▶ _Exercise_:
Beginning with the entry that contains "ba92be7e-c6c1-52d3-9764-343134d6af01_Image", reproduce each entry word for word, and stop after the entry that contains "Third brake light".

▶ _Records_:
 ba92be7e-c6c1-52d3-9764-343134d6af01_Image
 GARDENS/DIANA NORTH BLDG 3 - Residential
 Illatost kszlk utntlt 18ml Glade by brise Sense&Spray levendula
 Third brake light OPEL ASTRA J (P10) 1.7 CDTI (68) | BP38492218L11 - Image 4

--

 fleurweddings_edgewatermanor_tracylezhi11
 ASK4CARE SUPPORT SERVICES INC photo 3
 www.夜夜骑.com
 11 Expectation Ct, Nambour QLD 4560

▶ _Problem solution_:
 ba92be7e-c6c1-52d3-9764-343134d6af01_Image
 GARDENS/DIANA NORTH BLDG 3 - Residential
 Illatost kszlk utntlt 18ml Glade by brise Sense&Spray levendula
 Third brake light OPEL ASTRA J (P10) 1.7 CDTI (68) | BP38492218L11 - Image 4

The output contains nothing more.